§ RECORDS
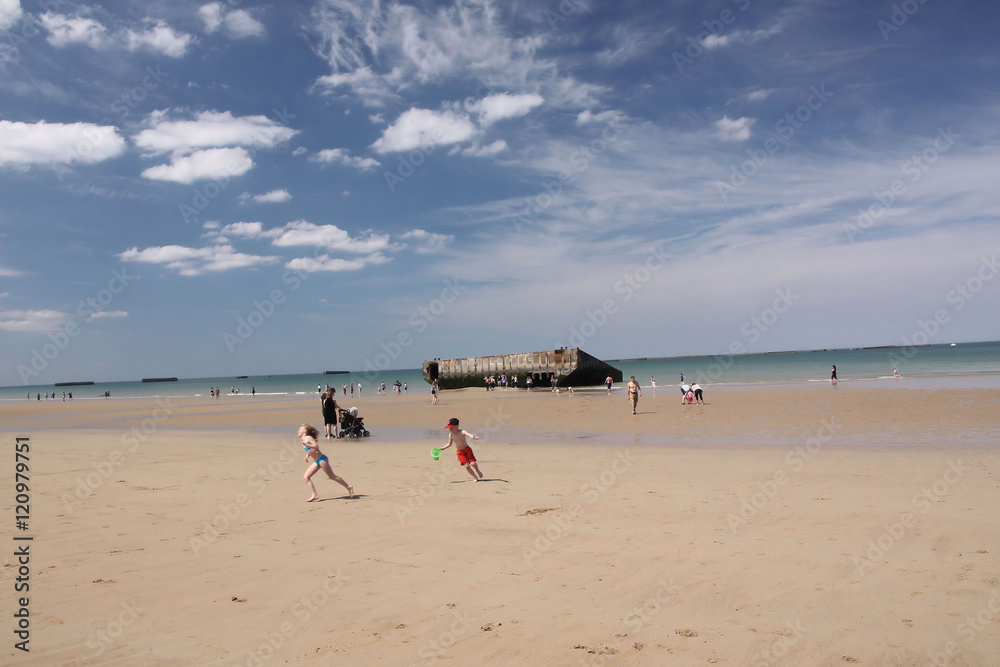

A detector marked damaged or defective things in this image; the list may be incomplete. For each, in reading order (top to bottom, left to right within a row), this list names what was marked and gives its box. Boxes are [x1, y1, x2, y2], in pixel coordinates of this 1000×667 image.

rusty concrete structure [420, 350, 620, 392]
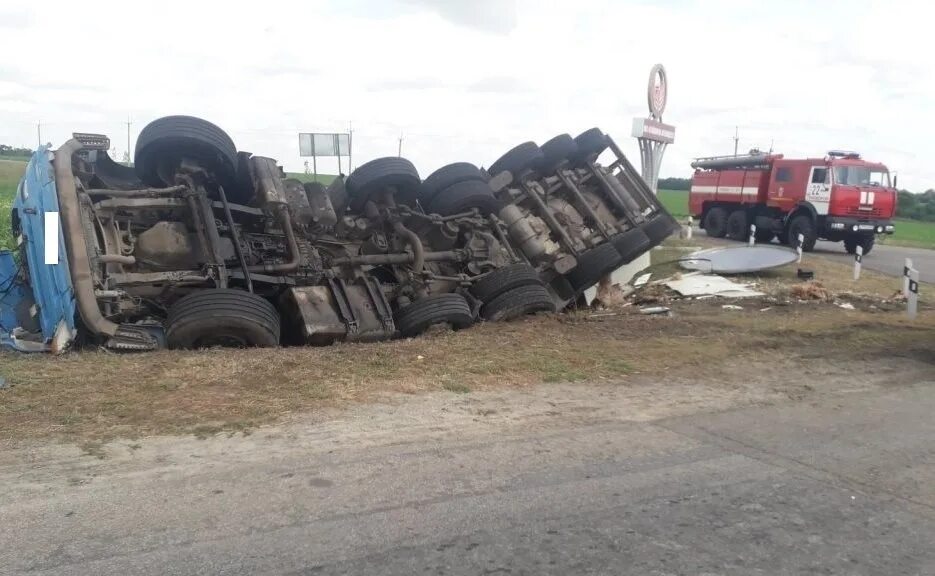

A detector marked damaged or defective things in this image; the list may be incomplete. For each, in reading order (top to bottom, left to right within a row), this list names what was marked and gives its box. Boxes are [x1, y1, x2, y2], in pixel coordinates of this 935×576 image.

overturned truck [0, 116, 676, 352]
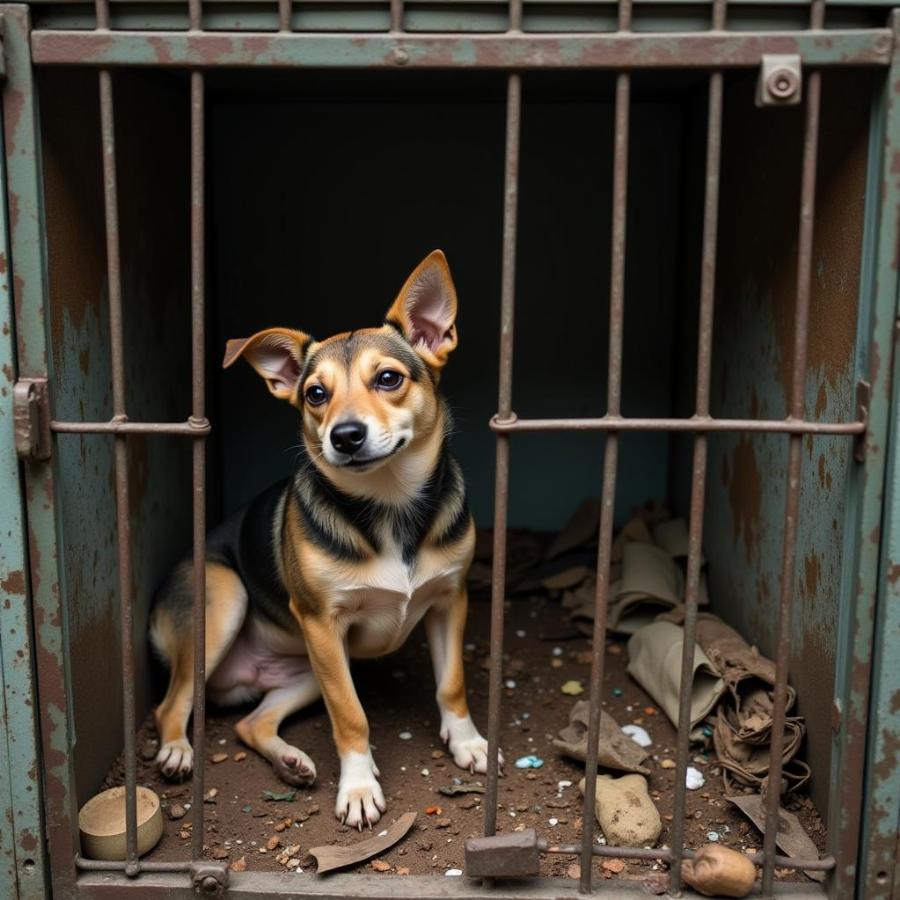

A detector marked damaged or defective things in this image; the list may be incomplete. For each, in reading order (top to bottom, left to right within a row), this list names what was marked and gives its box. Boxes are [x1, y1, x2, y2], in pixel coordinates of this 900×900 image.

rusty metal bar [28, 29, 892, 70]
rusty metal bar [96, 0, 141, 872]
rusty metal bar [52, 418, 213, 436]
rusty metal bar [187, 0, 208, 864]
rusty metal bar [486, 68, 520, 836]
rusty metal bar [580, 3, 628, 888]
rusty metal bar [492, 414, 864, 436]
rusty metal bar [668, 1, 724, 892]
rust stain [732, 438, 760, 564]
rusty metal bar [760, 1, 824, 892]
rust stain [0, 568, 26, 596]
torn burlap sack [552, 696, 652, 772]
rusty metal bar [536, 836, 832, 872]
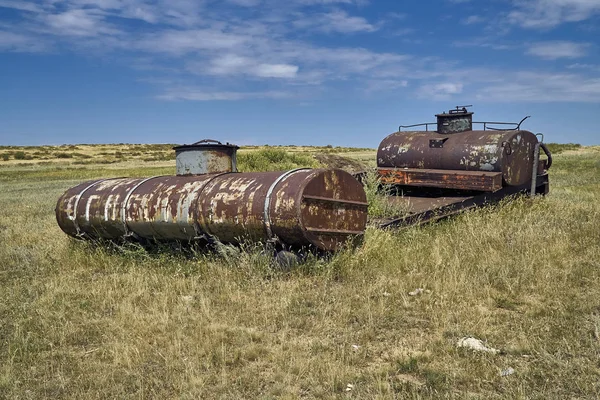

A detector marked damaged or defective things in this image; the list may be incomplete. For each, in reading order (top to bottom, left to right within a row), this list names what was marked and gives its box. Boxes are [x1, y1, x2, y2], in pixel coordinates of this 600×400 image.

rusty fuel tank [54, 142, 368, 252]
corroded metal barrel [56, 168, 368, 250]
corroded metal barrel [378, 129, 536, 187]
rusty fuel tank [376, 106, 540, 188]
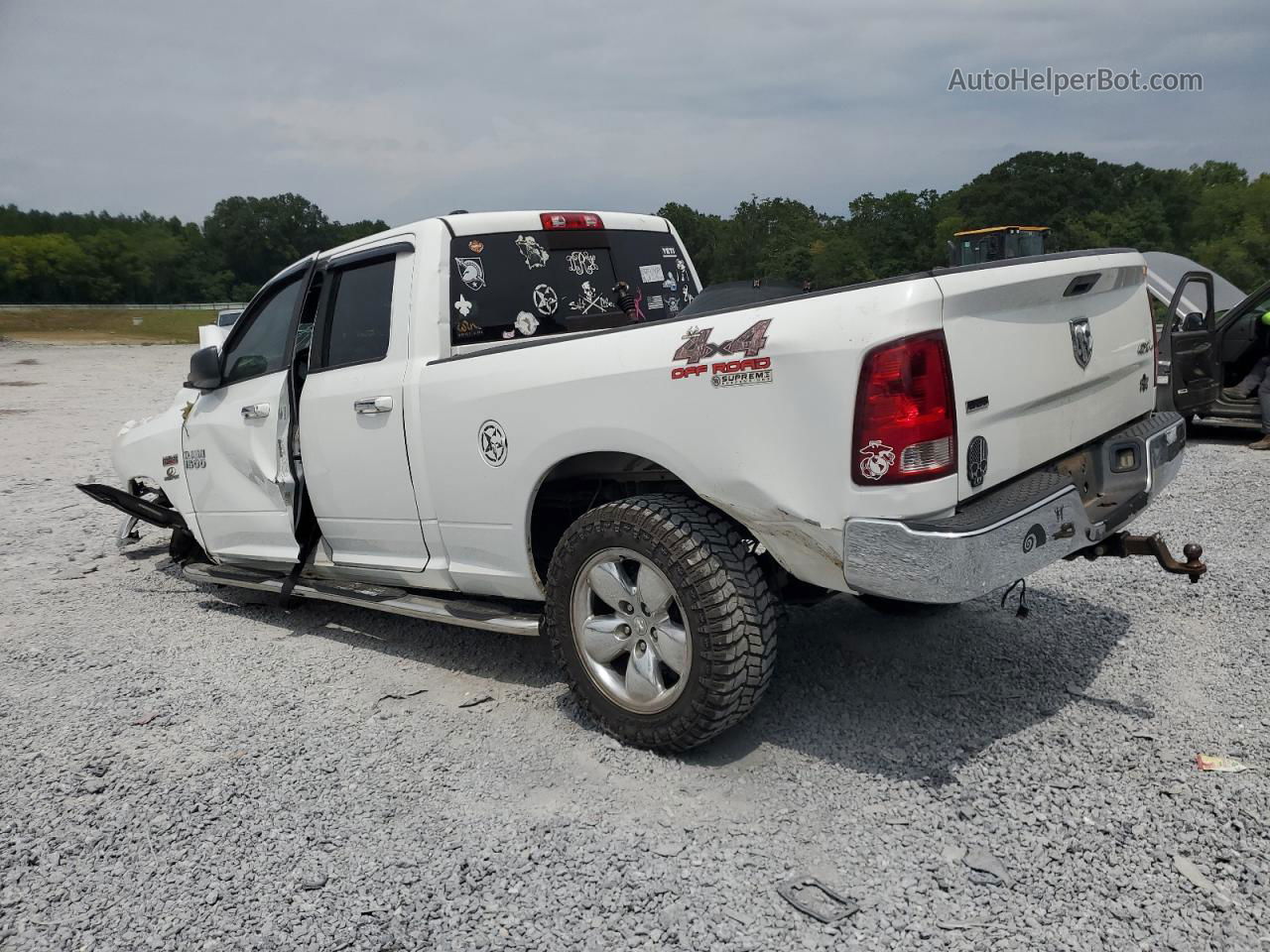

§ AIM
Revise all of the material above so that every "damaged or defective" becomes "broken or faulty", keeping everything else the same and omitting the pictures.

§ RESPONSE TO THE EXERCISE
A detector marked broken or faulty things in this image; the list may be incomplete. For each, in reading order (top to bottom, left to right within a row), this list names what was marked and gives its box. Boxes are [x1, y1, x2, y2], in pixel coordinates of this 1000×667 image.

rusty concrete structure [420, 350, 620, 392]

A detector marked broken or faulty things in this image; the list may be incomplete. For each, in reading order (top to bottom, left to right within a row), this list names what was marked and gives its box. Boxes are [x1, y1, x2, y2], in pixel coordinates of this 935×576 image.

overturned truck [0, 116, 676, 352]

A detector marked broken or faulty things in this image; the list may be incomplete. For each, in reading order (top to bottom, left to right within a row), this list names what was marked and gives its box. Boxes are [x1, y1, x2, y2], in pixel coordinates of this 900×900 image.

rusty metal bar [28, 29, 892, 70]
rusty metal bar [96, 0, 141, 872]
rusty metal bar [52, 418, 213, 436]
rusty metal bar [187, 0, 208, 864]
rusty metal bar [486, 68, 520, 836]
rusty metal bar [580, 3, 628, 888]
rusty metal bar [492, 414, 864, 436]
rusty metal bar [668, 1, 724, 892]
rust stain [732, 438, 760, 564]
rusty metal bar [760, 1, 824, 892]
rust stain [0, 568, 26, 596]
torn burlap sack [552, 696, 652, 772]
rusty metal bar [536, 836, 832, 872]

A detector marked broken or faulty things in this image; the list may be incomplete. For each, in reading order (top to bottom, left to right within a row), this list names what was marked and gives its box. Boxes are [x1, y1, x2, y2], in pixel coordinates of this 600×400 image.

rusty fuel tank [54, 142, 368, 252]
corroded metal barrel [56, 168, 368, 250]
corroded metal barrel [378, 129, 536, 187]
rusty fuel tank [376, 106, 540, 188]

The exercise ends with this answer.